Omessa comunicazione dei dati del conducente: la giusta causa può essere un vuoto di memoria.

 

Chi, dopo aver ricevuto la notifica di una multa, non fornisce alla polizia la comunicazione con i dati dell’effettivo conducente, perché non più in grado di ricordare a chi avesse prestato la propria auto, non può essere multato [1]. Questo perché la legge non prevede una sanzione nel caso di “difetto di memoria” di una persona fisica. Il non essere in grado di ricordare chi era alla guida del proprio mezzo è un illecito inesistente nel sistema giuridico italiano. A chiarirlo è una recente sentenza del Giudice di Pace di Taranto [2]: un’interpretazione del genere “sarebbe semplicemente aberrante e incostituzionale”. Peraltro, nel sistema delle sanzioni amministrative (così come in quelle penali) vige il principio di responsabilità personale [3], per cui nessuno può essere punti per una condotta posta in essere da altri.

 

La legge prevede una sanzione da 286 a 1.142 euro nei confronti di chi, senza giustificato motivo, ometta di comunicare all’autorità che ha elevato la contravvenzione, i dati dell’effettivo conducente alla guida del mezzo contravvenzionato [1]. Secondo la sentenza in commento, basterebbe inviare una comunicazione dicendo semplicemente di non essere in grado di ricordare a chi si è prestato l’auto in detta occasione, stante l’assenza di un dovere di ricordare o di registrare l’eventuale affidamento dell’auto a terzi.

 

Quindi, se effettivamente il proprietario dell’autovettura, non essendo stato presente al momento del compimento della violazione, in buona fede (che é il principio fondamentale, che é presunto nel sistema giuridico italiano, fino a prova contraria) non ricorda chi effettivamente fosse stato alla guida dell’autovettura con la quale è stata commessa la presunta violazione al codice della strada, in base al suddetto principio non può soggiacere ad alcuna sanzione amministrativa, commessa in conseguenza dell’azione di altri, sia essa dolosa o colposa: infatti, in tal caso, il proprietario dell’auto ha comunque adempiuto all’invito dell’autorità, sia pure dando comunicazione negativa.

 

 

La questione della corretta interpretazione degli artt. 126 bis e 180 cod. strada

La sentenza in commento ci appare condivisibile. L’interpretazione autentica delle norme qui in gioco richiede al conducente una semplice comunicazione, che può avere indistintamente contenuto positivo o negativo in merito alla indicazione del soggetto effettivamente alla guida.
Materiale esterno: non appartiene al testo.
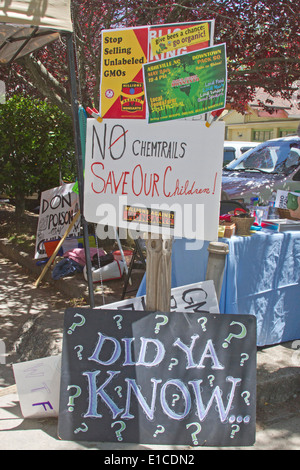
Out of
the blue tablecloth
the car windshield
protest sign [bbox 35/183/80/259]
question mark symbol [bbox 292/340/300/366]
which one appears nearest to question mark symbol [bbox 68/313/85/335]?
the blue tablecloth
Nessuno può infatti essere tenuto ad un adempimento che può risultare oggettivamente impossibile, dato l’ampio decorso del tempo che può intercorrere dalla richiesta della dichiarazione al momento della contestazione (circa 90 giorni). Tanto più che non sussiste in Italia alcuna norma che imponga al proprietario del veicolo la tenuta di un registro in ordine a coloro ai quali questi ha prestato l’autovettura.

 

Se a ciò si aggiunge il fatto che ci troviamo in tema di sanzioni amministrative e per esse non può essere assolutamente invocato il principio della responsabilità oggettiva, ne consegue che il titolare dell’automobile non potrebbe mai rispondere di una mancata informazione che non dipende assolutamente dalla sua volontà e/o disponibilità.

 

Inoltre, si deve sottolineare che lo stesso verbale di contestazione spesso induce in errore il cittadino per la seguente ragione: il verbale riporta la parola “invito” e non “obbligo” all’informativa; tanto può essere sufficiente a determinare il destinatario sulla non necessarietà della comunicazione stessa. Tanto è sufficiente per rendere viziato di nullità il verbale che, in quanto atto amministrativo, deve essere completo in ogni suo elemento, provvedendo ad informare il destinatario circa le conseguenze del mancato ottemperamento.

 

Né potrebbe essere la possibilità di una diversa interpretazione rispetto a quella appena indicata. Diversamente infatti incorreremo in palesi vizi di incostituzionalità che qui si segnalano.

 

Ricordiamo che l’art. 126bis co. 2 cod. strad., nella nuova formulazione come da pronuncia della Corte Costituzionale, a seguito dell’ormai nota sent. n. 27 del 24 gennaio 2005, così recita: “Nel caso di mancata identificazione di questi, il proprietario del veicolo, ovvero altro obbligato in solido ai sensi dell’art. 196, deve fornire all’organo di polizia che procede, entro sessanta giorni dalla richiesta, i dati personali e della patente del conducente al momento della commessa violazione.” (così modificata anche a seguito della l. 184/2005.

 

 

Incostituzionalità per violazione dell’art. 3 Cost.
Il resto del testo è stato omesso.